Quatrième axe : la désintermédiation de la relation client, là encore grâce – ou à cause de – l’IA.
L’intelligence artificielle se diffuse dans tous les points de relation client, qu’ils soient historiques (comme le magasin, le site internet, l’application) ou nouveaux (tels les réseaux sociaux, les plates-formes de streaming et les assistants vocaux numériques). L’IA générative va ainsi s’insérer dans de nombreux points de contact et notamment le streaming. Amazon Prime, Netflix, Roku ou encore Disney+, toutes ces plates-formes d’audience intègrent la technologie et, ce faisant, évoluent progressivement pour devenir… des sites marchands. Mais ces plates-formes ne sont pas les seules à posséder l’or noir du XXIe siècle qu’est l’audience : les réseaux sociaux également. 59 % de la population mondiale passe en moyenne deux heures et trente-et-une minutes dessus tous les jours. « Pour les marques, estime Elisabeth Menant, les enjeux sont considérables. Les réseaux sociaux, les nouveaux points de contact ou les débuts encourageants du Web3 (Blockchain, NFT, Metavers…), risquent de briser le lien unique qu’elles ont mis des années à construire avec leurs clients. Pour réussir à prendre ces virages tout en restant maîtres de cette relation, la confiance doit être de mise : fédérer une audience autour d’une marque unique, incomparable et incomparée, tout en anticipant les impacts de la crise écologique, environnementale et sociétale à venir ».

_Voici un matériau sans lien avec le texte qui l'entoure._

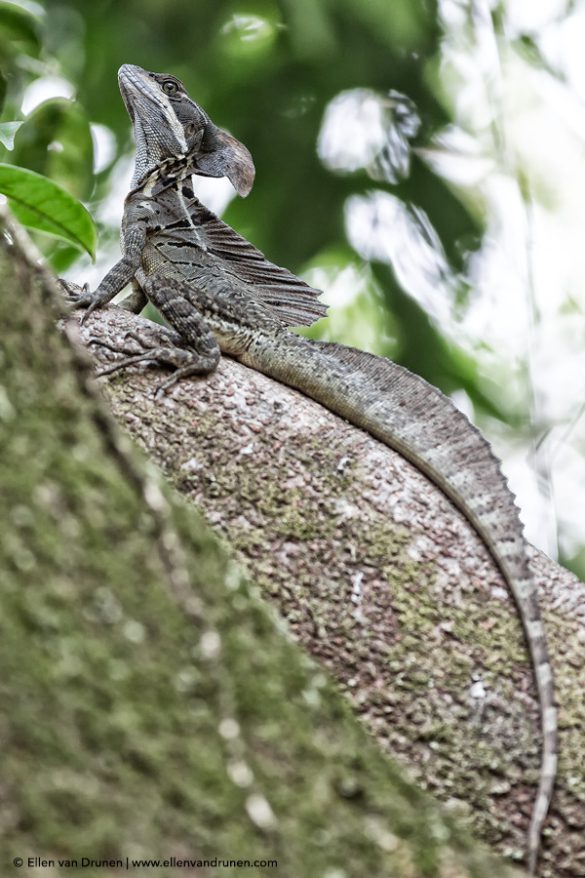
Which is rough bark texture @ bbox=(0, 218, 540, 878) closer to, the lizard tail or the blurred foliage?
the lizard tail

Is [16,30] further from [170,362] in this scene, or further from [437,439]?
[437,439]

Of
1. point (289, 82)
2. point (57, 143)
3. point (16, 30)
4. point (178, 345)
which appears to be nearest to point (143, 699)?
point (178, 345)

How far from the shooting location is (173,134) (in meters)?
3.84

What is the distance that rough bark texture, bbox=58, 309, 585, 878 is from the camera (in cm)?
190

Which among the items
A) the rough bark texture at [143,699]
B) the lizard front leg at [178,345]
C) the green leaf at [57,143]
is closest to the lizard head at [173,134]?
the green leaf at [57,143]

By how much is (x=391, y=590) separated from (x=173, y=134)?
2.48 m

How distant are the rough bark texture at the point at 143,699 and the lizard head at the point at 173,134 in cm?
263

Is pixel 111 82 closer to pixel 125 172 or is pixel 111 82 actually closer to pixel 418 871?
pixel 125 172

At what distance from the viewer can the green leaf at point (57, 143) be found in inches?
144

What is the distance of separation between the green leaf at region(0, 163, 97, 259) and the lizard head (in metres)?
1.60

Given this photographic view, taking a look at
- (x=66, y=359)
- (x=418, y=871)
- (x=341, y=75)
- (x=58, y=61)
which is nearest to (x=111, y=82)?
(x=58, y=61)

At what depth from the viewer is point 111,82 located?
4.43m

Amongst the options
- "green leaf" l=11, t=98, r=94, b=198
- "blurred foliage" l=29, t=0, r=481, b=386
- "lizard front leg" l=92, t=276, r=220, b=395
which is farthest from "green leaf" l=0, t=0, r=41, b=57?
"lizard front leg" l=92, t=276, r=220, b=395

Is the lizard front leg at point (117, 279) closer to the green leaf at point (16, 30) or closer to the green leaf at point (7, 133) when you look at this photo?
the green leaf at point (7, 133)
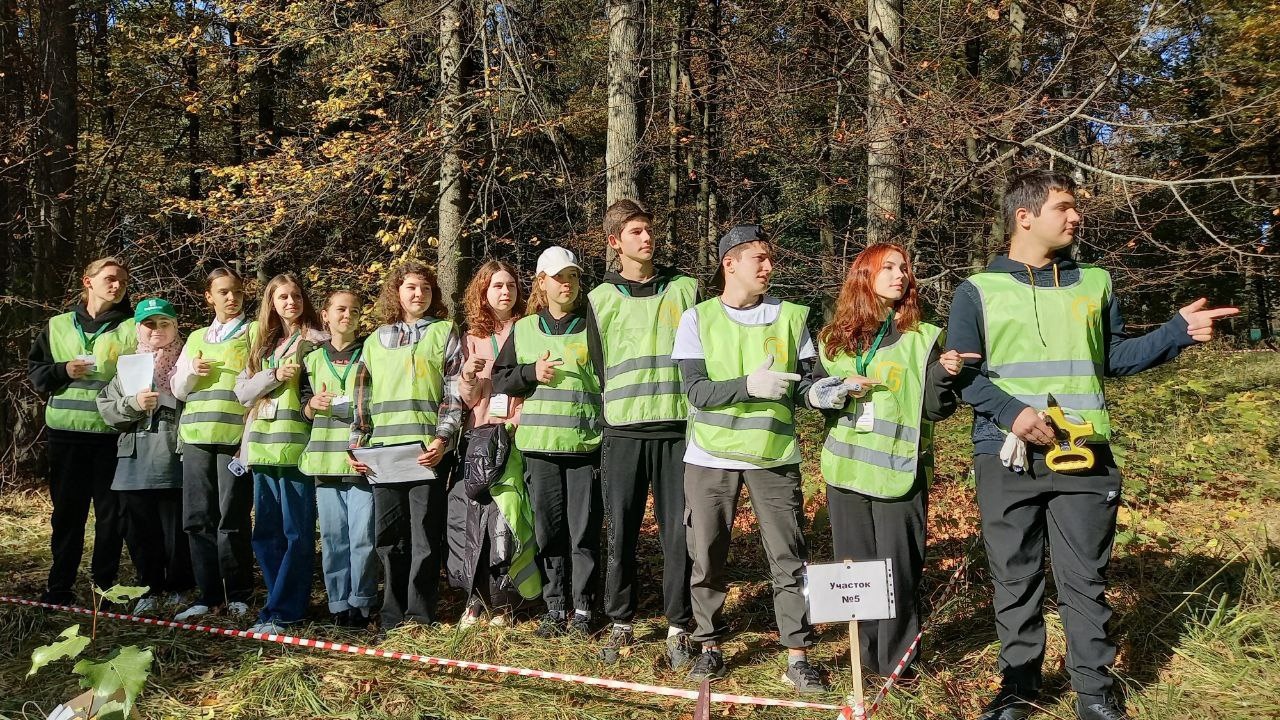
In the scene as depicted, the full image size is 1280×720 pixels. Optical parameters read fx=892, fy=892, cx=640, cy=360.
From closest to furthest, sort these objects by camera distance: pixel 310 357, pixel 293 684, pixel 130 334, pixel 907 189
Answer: pixel 293 684 → pixel 310 357 → pixel 130 334 → pixel 907 189

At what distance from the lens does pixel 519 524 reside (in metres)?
5.10

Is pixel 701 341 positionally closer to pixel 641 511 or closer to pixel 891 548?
pixel 641 511

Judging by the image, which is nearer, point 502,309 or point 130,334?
point 502,309

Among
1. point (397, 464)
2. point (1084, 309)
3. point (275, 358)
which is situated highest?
point (1084, 309)

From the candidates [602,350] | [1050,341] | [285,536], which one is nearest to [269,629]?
[285,536]

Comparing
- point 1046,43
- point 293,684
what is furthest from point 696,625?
point 1046,43

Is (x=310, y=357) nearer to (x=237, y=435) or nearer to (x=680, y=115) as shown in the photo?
(x=237, y=435)

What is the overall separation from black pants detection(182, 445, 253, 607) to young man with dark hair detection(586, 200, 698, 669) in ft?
7.76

Cinquième et dernier axe : l’émergence de nouveaux modèles, abonnement et “gamification” en tête.
Les marges de la distribution et le modèle qui structure actuellement le commerce vont continuer de se réduire, affirment les auteurs du rapport “Innovate Service Centric”. À cause d’un contexte géopolitique tendu, il sera toujours plus cher et coûteux d’acheter et d’acheminer en Europe des articles produits dans les usines asiatiques. Dans le même temps, le consommateur européen souhaitera toujours payer moins cher. Ainsi, « parce qu’il est vertueux pour tous les acteurs de la chaîne de valeur, du producteur au consommateur, l’abonnement va progressivement s’imposer comme le modèle dominant du commerce », pronostiquent les mêmes auteurs. La “gamification” émerge également (stratégie marketing consistant à intégrer des mécaniques de jeux dans l’acte d’achat), pour inciter à changer les comportements en valorisant et en récompensant les consommateurs.
« C’est en accompagnant au quotidien l’acheteur, que les marques et enseignes résisteront aux mutations en cours, conclut Matthieu Jolly. S’engager, accompagner les changements de société, lutter contre les bouleversements écologiques, sont autant d’actes concrets pour construire une relation durable et rentable avec le client. Avec l’intelligence artificielle, nous entrons dans l’ère de l’individualisation de masse de la relation client ».